begin The records

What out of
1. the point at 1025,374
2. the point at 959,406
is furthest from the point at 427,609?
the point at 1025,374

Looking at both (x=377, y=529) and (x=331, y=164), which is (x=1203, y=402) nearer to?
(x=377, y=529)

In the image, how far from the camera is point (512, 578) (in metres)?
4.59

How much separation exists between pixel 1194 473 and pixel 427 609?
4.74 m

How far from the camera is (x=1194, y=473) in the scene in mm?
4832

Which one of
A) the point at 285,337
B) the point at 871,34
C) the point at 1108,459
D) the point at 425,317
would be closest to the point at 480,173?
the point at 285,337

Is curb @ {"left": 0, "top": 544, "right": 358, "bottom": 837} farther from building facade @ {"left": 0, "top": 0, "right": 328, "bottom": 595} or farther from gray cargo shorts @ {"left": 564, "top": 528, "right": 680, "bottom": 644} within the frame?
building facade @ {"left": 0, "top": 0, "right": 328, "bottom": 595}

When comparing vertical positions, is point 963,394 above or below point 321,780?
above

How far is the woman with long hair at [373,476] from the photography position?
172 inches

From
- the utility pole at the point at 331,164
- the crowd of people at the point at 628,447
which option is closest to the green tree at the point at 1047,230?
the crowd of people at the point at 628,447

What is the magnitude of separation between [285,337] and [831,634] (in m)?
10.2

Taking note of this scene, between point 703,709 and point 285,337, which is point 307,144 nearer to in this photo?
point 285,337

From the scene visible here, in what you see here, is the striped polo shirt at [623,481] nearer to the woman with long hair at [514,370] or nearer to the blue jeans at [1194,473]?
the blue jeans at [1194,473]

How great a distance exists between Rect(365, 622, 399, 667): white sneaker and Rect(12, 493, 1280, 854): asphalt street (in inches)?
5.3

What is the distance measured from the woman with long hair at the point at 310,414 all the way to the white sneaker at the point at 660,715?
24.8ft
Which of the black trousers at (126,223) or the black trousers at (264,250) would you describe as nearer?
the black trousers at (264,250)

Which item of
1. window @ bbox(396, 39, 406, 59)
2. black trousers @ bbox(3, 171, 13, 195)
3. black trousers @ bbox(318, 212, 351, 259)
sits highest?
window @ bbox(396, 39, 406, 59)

end The records

◆ **Exercise prompt**
Update the material above so that every "woman with long hair" reads "woman in a red jacket", and leave everything else unchanged.

◆ **Response to this task**
What out of
1. the point at 1025,374
2. the point at 959,406
is furthest from the point at 427,609?
the point at 1025,374

Looking at both (x=377, y=529) and (x=331, y=164), which is (x=1203, y=402) nearer to?
(x=377, y=529)

In the image, how far from the camera is point (512, 578) (in metres)?
4.59

How much separation exists between pixel 1194 473 and pixel 427 609?
4.74 m

How far from the camera is (x=1194, y=473) in the scene in mm?
4832

Which one of
A) the point at 285,337
B) the point at 871,34
C) the point at 1108,459
D) the point at 425,317
would be closest to the point at 480,173?
the point at 285,337

Is curb @ {"left": 0, "top": 544, "right": 358, "bottom": 837} farther from building facade @ {"left": 0, "top": 0, "right": 328, "bottom": 595} or farther from gray cargo shorts @ {"left": 564, "top": 528, "right": 680, "bottom": 644} within the frame?
building facade @ {"left": 0, "top": 0, "right": 328, "bottom": 595}

When comparing vertical positions, is point 963,394 above or below point 321,780?
above

How far is the woman in a red jacket at [373,476] from the photography position?
172 inches

From
- the utility pole at the point at 331,164
- the crowd of people at the point at 628,447
which option is closest to the green tree at the point at 1047,230?
the crowd of people at the point at 628,447

What is the magnitude of separation between [285,337] and [831,634] (in m)?
10.2

Taking note of this scene, between point 703,709 and point 285,337, which is point 307,144 nearer to in this photo?
point 285,337

From the scene visible here, in what you see here, is the striped polo shirt at [623,481] nearer to the woman in a red jacket at [514,370] or nearer to the blue jeans at [1194,473]?
the blue jeans at [1194,473]

How great a distance exists between Rect(365, 622, 399, 667): white sneaker and Rect(12, 493, 1280, 854): asphalt street (in inches)?
5.3

What is the distance measured from the woman in a red jacket at the point at 310,414 all the way to the white sneaker at the point at 660,715?
24.8ft
Which of the black trousers at (126,223) or the black trousers at (264,250) would you describe as nearer?
the black trousers at (264,250)

Which item of
1. window @ bbox(396, 39, 406, 59)
2. black trousers @ bbox(3, 171, 13, 195)
3. black trousers @ bbox(318, 212, 351, 259)
sits highest?
window @ bbox(396, 39, 406, 59)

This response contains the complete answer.